*** Task input Section Begins ***
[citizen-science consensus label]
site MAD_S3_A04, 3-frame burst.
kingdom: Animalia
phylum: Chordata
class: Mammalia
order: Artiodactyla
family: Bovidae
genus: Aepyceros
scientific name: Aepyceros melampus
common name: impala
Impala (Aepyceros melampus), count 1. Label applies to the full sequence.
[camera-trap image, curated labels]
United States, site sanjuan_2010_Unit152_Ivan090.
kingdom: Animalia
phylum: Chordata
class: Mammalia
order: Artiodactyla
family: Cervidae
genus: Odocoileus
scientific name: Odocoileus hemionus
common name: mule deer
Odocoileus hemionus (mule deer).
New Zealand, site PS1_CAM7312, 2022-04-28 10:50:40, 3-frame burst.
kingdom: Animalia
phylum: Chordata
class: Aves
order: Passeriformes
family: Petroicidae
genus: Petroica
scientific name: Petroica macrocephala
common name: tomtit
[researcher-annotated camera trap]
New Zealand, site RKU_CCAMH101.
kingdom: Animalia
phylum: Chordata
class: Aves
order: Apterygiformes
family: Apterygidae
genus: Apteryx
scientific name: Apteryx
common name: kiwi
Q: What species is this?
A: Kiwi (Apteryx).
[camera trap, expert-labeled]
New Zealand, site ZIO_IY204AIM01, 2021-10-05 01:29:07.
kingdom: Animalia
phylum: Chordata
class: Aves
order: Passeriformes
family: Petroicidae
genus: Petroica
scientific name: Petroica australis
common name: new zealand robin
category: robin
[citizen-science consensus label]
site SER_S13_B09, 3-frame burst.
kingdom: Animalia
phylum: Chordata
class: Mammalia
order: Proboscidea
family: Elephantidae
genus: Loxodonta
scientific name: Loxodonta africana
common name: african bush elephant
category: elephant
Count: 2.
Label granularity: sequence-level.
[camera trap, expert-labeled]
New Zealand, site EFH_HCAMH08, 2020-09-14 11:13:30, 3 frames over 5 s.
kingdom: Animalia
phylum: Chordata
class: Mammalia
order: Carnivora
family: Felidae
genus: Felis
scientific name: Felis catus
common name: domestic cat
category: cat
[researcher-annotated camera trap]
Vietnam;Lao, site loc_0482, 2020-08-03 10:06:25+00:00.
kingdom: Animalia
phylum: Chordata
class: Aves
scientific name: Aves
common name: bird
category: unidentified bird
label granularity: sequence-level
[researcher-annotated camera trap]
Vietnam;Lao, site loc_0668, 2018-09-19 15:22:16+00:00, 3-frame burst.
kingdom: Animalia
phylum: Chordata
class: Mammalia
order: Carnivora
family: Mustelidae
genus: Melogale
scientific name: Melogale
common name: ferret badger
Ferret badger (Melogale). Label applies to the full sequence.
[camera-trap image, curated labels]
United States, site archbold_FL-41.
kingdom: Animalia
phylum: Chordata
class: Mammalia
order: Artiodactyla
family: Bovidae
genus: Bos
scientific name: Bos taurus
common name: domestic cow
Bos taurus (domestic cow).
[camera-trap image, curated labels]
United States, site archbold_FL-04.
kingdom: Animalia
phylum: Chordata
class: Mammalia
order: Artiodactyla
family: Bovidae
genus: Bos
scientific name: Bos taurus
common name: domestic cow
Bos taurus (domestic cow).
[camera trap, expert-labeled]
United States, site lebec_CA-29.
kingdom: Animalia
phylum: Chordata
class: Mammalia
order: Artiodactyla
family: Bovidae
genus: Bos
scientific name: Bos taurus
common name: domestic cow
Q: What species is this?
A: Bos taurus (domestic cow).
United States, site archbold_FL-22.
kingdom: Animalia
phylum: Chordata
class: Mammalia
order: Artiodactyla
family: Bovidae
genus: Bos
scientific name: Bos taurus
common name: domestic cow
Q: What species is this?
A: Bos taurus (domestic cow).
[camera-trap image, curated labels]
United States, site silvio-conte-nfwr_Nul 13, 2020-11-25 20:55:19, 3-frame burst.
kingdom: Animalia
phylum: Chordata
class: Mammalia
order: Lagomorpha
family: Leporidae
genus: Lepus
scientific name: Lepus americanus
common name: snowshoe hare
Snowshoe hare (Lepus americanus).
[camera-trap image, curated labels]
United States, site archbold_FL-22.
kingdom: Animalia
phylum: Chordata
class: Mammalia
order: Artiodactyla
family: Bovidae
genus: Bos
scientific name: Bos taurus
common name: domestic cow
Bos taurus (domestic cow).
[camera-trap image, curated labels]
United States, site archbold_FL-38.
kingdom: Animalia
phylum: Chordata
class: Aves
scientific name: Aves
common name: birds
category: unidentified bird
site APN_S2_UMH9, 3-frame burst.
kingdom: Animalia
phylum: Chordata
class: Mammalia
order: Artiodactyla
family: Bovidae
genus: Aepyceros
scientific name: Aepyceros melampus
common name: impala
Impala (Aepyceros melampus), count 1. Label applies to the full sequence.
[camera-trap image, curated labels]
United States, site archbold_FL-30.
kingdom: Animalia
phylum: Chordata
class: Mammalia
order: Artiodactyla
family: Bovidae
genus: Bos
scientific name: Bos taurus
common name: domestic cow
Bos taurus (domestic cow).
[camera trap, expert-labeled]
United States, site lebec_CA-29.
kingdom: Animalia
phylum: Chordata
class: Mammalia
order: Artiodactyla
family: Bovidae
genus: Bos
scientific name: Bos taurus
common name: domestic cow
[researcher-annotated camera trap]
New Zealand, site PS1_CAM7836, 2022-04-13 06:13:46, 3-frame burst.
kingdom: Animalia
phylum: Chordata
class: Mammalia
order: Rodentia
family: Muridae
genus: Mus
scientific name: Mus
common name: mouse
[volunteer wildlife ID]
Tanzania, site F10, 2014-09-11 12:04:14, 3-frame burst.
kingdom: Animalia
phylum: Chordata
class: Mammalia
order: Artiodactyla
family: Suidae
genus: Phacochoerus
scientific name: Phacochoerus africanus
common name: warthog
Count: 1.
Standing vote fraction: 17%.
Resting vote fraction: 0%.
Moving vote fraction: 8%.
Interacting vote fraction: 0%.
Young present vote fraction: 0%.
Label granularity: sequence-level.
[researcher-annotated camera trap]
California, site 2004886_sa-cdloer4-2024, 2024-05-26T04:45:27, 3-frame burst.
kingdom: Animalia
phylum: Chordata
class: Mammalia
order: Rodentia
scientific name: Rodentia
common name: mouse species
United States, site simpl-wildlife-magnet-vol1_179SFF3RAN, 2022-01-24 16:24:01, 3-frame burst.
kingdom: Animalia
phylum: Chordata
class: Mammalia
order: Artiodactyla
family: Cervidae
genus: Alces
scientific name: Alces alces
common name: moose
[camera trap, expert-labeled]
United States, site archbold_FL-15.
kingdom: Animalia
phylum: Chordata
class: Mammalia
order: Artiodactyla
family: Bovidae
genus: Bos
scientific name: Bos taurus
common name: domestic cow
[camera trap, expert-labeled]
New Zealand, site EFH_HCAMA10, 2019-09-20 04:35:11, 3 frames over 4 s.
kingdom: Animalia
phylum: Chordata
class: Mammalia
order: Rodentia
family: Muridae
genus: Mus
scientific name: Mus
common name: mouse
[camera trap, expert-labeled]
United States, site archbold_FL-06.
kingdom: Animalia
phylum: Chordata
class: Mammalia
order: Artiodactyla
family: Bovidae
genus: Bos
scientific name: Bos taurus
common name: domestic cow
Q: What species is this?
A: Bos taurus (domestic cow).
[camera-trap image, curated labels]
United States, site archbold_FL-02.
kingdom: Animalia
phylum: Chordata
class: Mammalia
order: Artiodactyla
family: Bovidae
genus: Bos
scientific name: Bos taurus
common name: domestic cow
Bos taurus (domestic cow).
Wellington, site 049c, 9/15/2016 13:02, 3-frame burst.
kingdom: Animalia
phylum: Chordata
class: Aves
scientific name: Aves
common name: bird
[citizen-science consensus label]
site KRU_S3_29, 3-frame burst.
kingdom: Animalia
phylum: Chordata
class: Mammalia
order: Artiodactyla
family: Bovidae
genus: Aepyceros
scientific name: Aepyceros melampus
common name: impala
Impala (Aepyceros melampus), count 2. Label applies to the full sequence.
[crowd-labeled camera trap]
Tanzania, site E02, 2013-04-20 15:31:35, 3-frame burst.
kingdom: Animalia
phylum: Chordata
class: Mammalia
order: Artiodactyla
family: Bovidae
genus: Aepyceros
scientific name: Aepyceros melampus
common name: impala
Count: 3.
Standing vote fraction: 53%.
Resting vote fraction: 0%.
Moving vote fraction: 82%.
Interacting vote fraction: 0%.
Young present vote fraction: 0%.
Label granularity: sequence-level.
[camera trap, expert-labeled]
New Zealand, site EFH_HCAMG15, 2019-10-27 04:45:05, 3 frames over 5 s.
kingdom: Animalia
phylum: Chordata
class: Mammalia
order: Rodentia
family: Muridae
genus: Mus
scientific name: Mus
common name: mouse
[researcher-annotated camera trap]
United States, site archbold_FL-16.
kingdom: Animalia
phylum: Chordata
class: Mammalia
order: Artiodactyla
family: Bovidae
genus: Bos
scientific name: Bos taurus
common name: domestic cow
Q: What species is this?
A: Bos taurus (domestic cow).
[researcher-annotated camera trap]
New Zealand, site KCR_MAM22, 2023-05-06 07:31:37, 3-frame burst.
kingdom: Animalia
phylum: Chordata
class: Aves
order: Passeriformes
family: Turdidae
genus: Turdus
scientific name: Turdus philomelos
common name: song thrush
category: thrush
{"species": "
*** Task input Section Ends ***
### Task item
Go through the material and copy every line in which the word "Petroica" occurs.

### Written response
genus: Petroica
scientific name: Petroica macrocephala
genus: Petroica
scientific name: Petroica australis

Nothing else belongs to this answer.